Her statement took me by surprise. The last thing I was expecting was for her to suggest spending more time with me in any manner. Much less in a setting as private as my home. But I wasn’t about to turn down the chance to spend time with her.
“You should. I have a lot of fascinating pieces and artifacts. I am definitely something of a collector.”
“And I happ
en to have a great interest in history,” she remarked, but then, all of a sudden, a cold look entered her eyes; it seemed as if she regretted what she had just said for some reason. “Look at the time,” she noted as she pulled out her phone and checked it. “Our extended lunch break is almost up. We'd better be getting back.”
“Yeah,” I said, somewhat wistfully. “I guess we should.”
We walked back to the office in relative silence, but I couldn't stop stealing glances at Lilah.

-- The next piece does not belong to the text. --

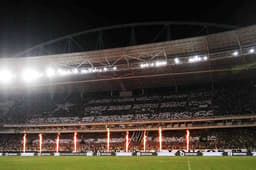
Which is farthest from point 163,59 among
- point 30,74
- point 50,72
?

I also couldn't stop wondering what was going on in that beautiful head of hers.
CHAPTER 8
Lilah
“Come on, Lilah, you can do this, you can do this,” I repeated as I paced in front of my desk.
As if Monday mornings weren’t dreaded enough, try adding a presentation to the docket that could make or break your career with a company. I was scheduled to give my presentation on my proposed revamp to the Harry Winston campaign in less than thirty minutes and there was a lot riding on it. With every breath, it felt as if thousands of butterflies were swarming around inside of my stomach. I inhaled deeply and made my way to my private bathroom.
“You’ve got this, Lilah. Your ideas are good and they are going to work, they will—you just have to present them in a way that enables the senior team—and, of course, Asher himself—to see this,” I said to myself as I applied a few final touches to my makeup in the bathroom mirror.
My cellphone alarm sounded, vibrating on my desk, signaling that it was time to make my way to the boardroom for the meeting to start. I drew in a deep, calming breath, held it in my lungs for a while, and then exhaled slowly.
“You’re ready. You can do this,” I encouraged myself one last time as I stared into the mirror.
I strode out of the bathroom, exuding as much confidence as I could muster. While I may have felt nervous inside, it would not do to show it on the outside.
Calm, collected, confident. This was the image I needed to pull off at the moment. I picked up the folders I needed from my desk and headed into the hallway.